The sheriff’s department insists the officials identified themselves when they knocked, but Tillman and the other boys say that isn’t true.

“And I seen when he opened the door, I just see him got hit, hit by about four shots, four times, four or five times. I just seen him stumble and everything,” he said. “He shot through the door. One of my friends tried to close [the door while] that man was still shooting through the door.”

Andre wouldn’t lay bare all the details of what happened in those moments, but he told his mother everything that happened.

“My son tried to help him. My son tried to cover his brother,” she said. “But my son was kicked in the back and a gun held to his head to move away from him.”

On the night of Cameron’s death, the officers took Andre and the three other kids into custody for about five hours, according to family attorney Carol Powell-Lexing, who specializes in police abuse cases. But she said her understanding from the teenagers is that they weren’t actually questioned about what happened.

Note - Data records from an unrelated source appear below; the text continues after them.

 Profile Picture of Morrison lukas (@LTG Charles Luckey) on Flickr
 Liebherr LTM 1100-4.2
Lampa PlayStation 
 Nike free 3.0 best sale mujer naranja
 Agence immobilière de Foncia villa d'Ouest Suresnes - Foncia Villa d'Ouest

Jerry Larpenter, the parish sheriff, called what happened a “freak accident,” but hasn’t explained the behavior of his deputies. The night of the shooting, he handed the case over to the Louisiana State Police to investigate.

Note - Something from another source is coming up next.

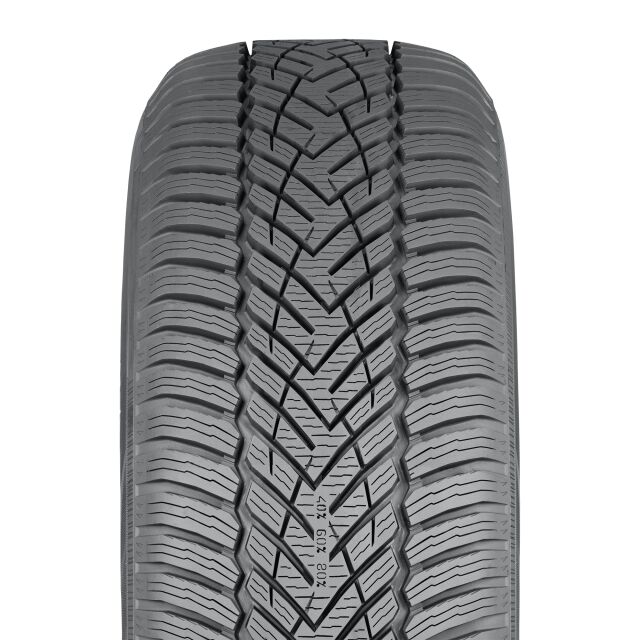 Nokian Tyres Encompass AW02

Since then, the family and neighbors say the only contact they’ve had with investigators are search warrants issued for the boys demanding fingerprints and DNA samples.

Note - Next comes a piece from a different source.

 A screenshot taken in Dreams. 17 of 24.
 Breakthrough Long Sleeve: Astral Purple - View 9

The FBI has said it’s monitoring the state investigation. But Powell-Lexing says it’s time for the US Department of Justice to launch its own investigation into what happened.

“It could make a difference to making sure that the local people are doing what they say they’re doing,” she said, “that they’re conducting a fair and ethical investigation as it relates to getting to the truth of why the deputy sheriff shot 14-year-old Cameron Tillman when he did not have a gun in his hand.”

In the meantime, the neighborhood boys visit Cameron’s memorial every day.

“Cameron can’t be that athlete football player that he wanted, he can’t be his undergrad nursing — he wanted to be an RN — he can’t be that now, it was stolen from him,” Cameron’s mother said. “This is torture. It’s pure torture every day. It’s constant stabbing every single day I have to think about it and relive that, and my son, who had to see it.”

Cameron’s death had made the community fearful. Tillman said some parents try to keep their children inside. One neighborhood kid came up to her, she said, and asked her what was going to happen, and if he was going to make it to 18.

“I was speechless,” she said. “I didn’t know what to tell him.”